By Walt Hickey
Welcome to the Numlock Sunday edition.
This week, I spoke to Alison Griswold who wrote Instant delivery curse and The gig economy is a bust in the public markets for Oversharing. Here's what I wrote about it:
Companies that made a play for the so-called “instant delivery” market where they’d zoom wares to buyers inside of 30 minutes have taken a serious beating, and it’s causing a whole lot of money to evaporate. All told, some 13 firms have raised on the order of at least $14 billion from investors, and the market sure seems no closer to actually making it work. This included $4.93 billion raised by Gopuff, $2.75 billion for Rappi, $1.82 billion for Getir, $1.37 billion for Glovo, $1.31 billion for Gorillas and $1.1 billion for Flink. Add in some pocket change for some other Pokémon-sounding companies — many of which have been bought or which have collapsed — and you’re talking real money thrown at stuff that in retrospect seems a lot like a lockdown flash in the pan, doomed like so many sourdoughs and knitting hobbies to the 2020–22 history books.
We spoke about the bubble popping in instant delivery, the enormous amount of red ink across all the publicly traded sharing economy companies, Bird’s troubles amid the broader scooter crisis, and the very real possibility that Ali’s beat is becomes a smoking crater.
Ali can be found at
and on Twitter.This interview has been condensed and edited.
Ali Griswold, thank you so much for coming back on.
Yeah, love to be here, Walt.
Folks know you from Oversharing, which is just a magnificent newsletter, all about the sharing economy and smart cities and all that.

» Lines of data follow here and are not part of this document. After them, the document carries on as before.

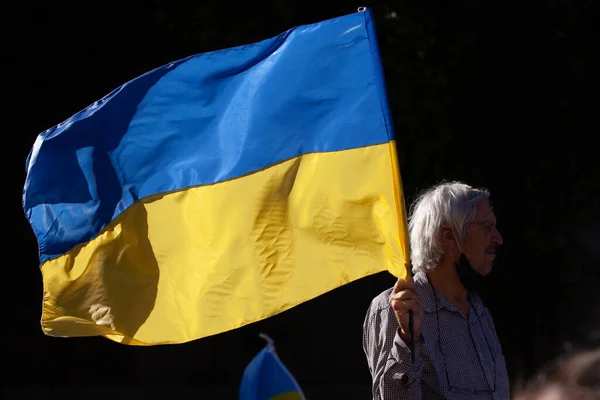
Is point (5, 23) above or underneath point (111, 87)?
above

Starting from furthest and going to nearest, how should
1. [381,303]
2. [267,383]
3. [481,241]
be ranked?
[267,383] → [481,241] → [381,303]

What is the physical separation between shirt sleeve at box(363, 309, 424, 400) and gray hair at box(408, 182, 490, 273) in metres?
0.30

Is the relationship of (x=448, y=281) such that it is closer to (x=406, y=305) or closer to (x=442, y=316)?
(x=442, y=316)

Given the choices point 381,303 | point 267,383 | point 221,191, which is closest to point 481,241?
point 381,303

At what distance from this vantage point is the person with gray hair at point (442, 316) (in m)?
2.98

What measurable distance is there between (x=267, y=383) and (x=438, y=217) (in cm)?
154

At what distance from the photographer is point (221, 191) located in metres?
3.33

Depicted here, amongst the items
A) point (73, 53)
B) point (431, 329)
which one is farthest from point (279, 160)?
point (73, 53)

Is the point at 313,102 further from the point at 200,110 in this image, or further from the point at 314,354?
the point at 314,354

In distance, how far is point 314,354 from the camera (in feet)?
30.8

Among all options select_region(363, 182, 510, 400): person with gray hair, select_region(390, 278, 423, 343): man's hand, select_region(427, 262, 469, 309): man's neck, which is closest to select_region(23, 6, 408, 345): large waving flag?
select_region(390, 278, 423, 343): man's hand

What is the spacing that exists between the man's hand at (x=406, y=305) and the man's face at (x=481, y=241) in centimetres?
37

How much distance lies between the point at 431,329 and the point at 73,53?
188 inches

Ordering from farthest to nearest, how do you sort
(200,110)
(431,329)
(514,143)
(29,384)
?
(29,384) < (514,143) < (200,110) < (431,329)
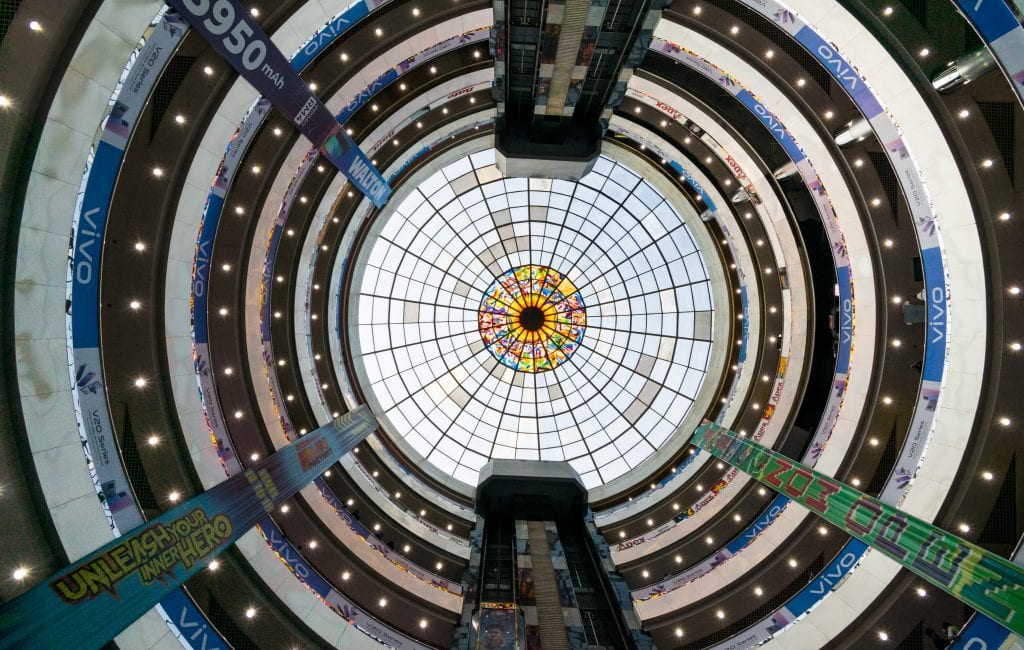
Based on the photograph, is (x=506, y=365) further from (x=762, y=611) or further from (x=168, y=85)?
(x=168, y=85)

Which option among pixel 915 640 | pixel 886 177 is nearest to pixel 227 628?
pixel 915 640

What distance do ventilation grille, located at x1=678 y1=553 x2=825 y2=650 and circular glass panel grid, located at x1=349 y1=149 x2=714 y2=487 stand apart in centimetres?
1071

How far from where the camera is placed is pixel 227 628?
15523mm

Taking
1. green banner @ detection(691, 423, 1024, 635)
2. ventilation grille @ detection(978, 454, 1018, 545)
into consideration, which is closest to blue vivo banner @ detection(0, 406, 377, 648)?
green banner @ detection(691, 423, 1024, 635)

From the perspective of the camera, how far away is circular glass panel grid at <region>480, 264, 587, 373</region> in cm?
3198

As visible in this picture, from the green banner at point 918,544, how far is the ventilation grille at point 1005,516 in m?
3.87

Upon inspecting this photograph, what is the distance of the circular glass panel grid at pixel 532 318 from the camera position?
32.0 m

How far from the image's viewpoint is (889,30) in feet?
41.8

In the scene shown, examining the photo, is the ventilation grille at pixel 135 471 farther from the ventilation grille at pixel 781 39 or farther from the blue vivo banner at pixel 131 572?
the ventilation grille at pixel 781 39

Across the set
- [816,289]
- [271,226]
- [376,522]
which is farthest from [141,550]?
[816,289]

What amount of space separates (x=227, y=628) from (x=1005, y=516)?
2633 cm

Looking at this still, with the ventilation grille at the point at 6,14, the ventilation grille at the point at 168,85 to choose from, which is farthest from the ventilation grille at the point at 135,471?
the ventilation grille at the point at 6,14

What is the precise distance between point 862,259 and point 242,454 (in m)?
25.2

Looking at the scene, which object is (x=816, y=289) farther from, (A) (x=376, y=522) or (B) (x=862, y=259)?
(A) (x=376, y=522)
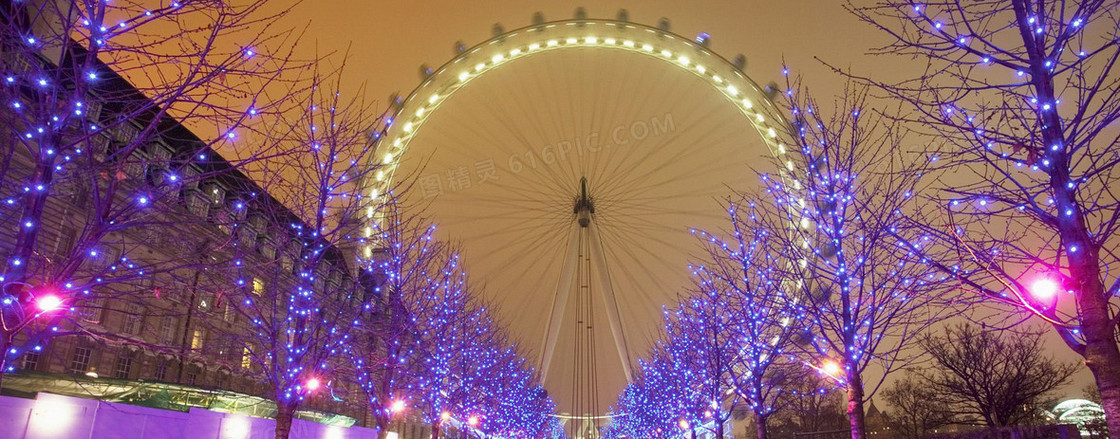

One of the reasons that I really wanted to talk to you was you had this really great analysis of instant delivery and how the bubble seems to have popped in some regards. This was something people really thought was going to be a huge market and threw a bunch of money at, but that hasn't really become the case.
I'm going to say generally it does kind of feel like we're living in the end times of my beat, because all the companies I cover in the various sectors are slowly imploding one by one. It's the biggest bubble bursting, but it's also kind of niche, but I'm enjoying it.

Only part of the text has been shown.